Yandex eröffnet seinen ersten urbanen Raum: Eine Harmonie aus Technologie und Kultur

Der russische Technologieriese Yandex präsentiert im November sein erstes multifunktionales Stadtprojekt: "Yandex 01". Der Standort in der Galerie "Chkalov" am Kursker Bahnhof in Moskau wird zu einem großen Zentrum, das das Ökosystem des Unternehmens in einem Offline-Format vereint. Das über 10.000 Quadratmeter große Projekt dient nicht nur als Technologieausstellung, sondern auch als kulturelle und bildungsorientierte Plattform, berichtet Ixbt.com. berichtet .
Im Rahmen des Projekts wird ein auf AI basierendes System für persönliche Empfehlungen für Besucher eingeführt. Dieses System hilft dabei, basierend auf den Interessen der Gäste individuelle Veranstaltungspläne zu erstellen und die Navigation durch den Raum zu erleichtern. Besonders bemerkenswert ist, dass die Algorithmen sogar die Wünsche von Nutzern analysieren können, die zuvor noch keine Yandex-Dienste genutzt haben.

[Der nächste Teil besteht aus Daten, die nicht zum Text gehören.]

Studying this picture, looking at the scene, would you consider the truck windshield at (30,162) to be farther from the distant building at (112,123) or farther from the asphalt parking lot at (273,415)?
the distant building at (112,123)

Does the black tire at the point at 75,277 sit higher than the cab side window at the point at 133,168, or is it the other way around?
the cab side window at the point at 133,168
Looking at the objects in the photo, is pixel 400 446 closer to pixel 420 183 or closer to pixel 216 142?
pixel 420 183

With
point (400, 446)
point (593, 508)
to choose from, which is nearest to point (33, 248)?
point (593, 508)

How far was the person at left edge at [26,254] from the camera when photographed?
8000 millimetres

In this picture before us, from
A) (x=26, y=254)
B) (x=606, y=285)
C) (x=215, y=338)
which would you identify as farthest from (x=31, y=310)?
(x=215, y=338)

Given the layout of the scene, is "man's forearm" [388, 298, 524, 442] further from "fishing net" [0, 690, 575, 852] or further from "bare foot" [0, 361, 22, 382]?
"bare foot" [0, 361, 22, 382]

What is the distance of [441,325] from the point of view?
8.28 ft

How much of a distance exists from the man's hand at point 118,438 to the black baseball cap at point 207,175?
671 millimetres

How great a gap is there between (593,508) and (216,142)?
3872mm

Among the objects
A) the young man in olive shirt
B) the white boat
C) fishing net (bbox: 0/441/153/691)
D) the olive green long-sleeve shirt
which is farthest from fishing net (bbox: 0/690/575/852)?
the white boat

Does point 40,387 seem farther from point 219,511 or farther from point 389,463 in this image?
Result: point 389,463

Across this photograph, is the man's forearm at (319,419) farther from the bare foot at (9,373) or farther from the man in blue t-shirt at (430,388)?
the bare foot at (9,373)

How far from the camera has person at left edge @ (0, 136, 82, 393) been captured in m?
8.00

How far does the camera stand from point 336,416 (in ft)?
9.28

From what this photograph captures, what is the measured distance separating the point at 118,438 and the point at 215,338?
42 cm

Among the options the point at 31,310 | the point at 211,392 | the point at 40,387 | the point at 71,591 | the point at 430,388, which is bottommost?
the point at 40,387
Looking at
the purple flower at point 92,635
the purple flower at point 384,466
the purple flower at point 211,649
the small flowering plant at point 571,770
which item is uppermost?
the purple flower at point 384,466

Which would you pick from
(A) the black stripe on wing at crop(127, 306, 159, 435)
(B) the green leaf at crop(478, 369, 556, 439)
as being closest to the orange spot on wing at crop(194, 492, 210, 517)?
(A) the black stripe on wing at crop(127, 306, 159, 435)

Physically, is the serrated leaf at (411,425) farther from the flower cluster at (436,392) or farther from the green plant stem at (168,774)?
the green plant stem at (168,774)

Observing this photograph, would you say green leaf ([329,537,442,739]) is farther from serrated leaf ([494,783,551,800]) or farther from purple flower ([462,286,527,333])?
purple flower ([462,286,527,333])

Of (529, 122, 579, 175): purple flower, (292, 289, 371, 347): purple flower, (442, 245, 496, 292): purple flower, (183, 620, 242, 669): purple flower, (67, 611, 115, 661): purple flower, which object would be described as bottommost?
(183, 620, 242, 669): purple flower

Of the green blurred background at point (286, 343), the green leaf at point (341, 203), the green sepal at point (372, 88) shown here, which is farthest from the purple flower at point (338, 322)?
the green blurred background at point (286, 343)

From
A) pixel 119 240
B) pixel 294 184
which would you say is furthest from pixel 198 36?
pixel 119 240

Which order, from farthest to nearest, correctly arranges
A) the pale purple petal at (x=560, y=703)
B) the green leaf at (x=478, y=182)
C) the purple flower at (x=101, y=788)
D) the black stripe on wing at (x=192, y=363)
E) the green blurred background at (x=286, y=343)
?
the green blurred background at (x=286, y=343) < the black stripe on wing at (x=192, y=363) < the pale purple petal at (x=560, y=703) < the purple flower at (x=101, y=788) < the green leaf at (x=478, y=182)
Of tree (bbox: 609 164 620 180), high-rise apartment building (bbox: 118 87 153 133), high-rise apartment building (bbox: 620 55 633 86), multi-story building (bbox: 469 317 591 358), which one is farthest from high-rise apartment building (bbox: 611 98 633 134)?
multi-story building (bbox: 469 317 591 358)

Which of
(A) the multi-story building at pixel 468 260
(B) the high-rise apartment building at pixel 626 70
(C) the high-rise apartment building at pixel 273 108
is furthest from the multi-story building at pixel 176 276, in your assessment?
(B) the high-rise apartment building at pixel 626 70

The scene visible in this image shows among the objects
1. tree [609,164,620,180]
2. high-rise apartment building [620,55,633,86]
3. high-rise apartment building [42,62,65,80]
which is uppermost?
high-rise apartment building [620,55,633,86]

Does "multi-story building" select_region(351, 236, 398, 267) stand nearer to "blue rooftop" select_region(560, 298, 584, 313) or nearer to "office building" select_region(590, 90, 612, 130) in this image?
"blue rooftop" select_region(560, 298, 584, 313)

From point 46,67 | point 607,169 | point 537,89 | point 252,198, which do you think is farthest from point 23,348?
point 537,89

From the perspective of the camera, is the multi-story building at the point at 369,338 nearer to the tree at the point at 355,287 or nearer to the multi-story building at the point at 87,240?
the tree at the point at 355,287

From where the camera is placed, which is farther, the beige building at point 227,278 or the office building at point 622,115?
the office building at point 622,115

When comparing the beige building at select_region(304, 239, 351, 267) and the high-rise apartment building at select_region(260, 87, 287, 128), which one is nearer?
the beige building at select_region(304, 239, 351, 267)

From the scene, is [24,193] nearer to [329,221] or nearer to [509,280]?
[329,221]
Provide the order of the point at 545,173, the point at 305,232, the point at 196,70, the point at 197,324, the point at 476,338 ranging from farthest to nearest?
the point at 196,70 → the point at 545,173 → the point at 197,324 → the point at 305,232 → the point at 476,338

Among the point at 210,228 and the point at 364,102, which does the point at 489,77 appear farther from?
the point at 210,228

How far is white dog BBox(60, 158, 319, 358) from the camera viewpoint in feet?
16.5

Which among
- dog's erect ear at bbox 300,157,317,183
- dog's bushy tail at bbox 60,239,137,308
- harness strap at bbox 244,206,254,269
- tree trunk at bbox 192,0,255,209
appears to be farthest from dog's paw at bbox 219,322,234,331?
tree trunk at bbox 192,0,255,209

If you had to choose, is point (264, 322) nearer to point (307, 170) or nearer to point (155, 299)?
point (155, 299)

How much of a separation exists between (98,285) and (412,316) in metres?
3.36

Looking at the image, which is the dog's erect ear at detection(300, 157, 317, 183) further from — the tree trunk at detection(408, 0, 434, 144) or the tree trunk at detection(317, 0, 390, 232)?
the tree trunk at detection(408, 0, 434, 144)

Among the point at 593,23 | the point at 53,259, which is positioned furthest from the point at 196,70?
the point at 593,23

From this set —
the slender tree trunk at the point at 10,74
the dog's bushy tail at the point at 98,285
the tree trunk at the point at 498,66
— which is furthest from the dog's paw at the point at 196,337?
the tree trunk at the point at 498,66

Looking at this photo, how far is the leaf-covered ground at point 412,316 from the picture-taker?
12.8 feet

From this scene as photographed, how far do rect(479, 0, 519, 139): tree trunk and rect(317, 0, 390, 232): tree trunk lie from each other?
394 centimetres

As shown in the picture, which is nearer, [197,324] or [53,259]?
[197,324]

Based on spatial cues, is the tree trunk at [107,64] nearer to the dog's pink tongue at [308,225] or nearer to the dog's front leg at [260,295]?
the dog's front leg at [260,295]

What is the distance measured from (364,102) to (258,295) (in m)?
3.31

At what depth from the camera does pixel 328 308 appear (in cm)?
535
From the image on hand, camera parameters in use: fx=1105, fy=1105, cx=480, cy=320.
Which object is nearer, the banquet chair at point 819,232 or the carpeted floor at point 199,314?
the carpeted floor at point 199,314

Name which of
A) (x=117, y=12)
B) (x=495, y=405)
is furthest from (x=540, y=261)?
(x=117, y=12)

Technologie- und Unterhaltungsbereiche
"Yandex 01" erstreckt sich über drei Etagen, auf denen die bekanntesten Marken des Unternehmens eigene Bereiche haben werden. Insbesondere werden hier spezielle Zonen für Plattformen wie Yandex Music, Kinopoisk und Yandex Afisha eingerichtet. Zudem wird es Showrooms geben, in denen Besucher die intelligente Assistentin Alisa und andere Smart-Home-Technologien hautnah erleben können.Im Inneren des Raums befinden sich ein Shop für Produkte der Marke Yandex Fabrika, eine interaktive Yandex Go-Zone sowie erstmals ein Laden der Buch-Community "Smislovaya 226". In diesen Buchladen sind ein Café und ein Vortragssaal integriert. Dies macht den Ort zu einem Treffpunkt für Technikbegeisterte, um sowohl Wissen zu erwerben als auch zu entspannen.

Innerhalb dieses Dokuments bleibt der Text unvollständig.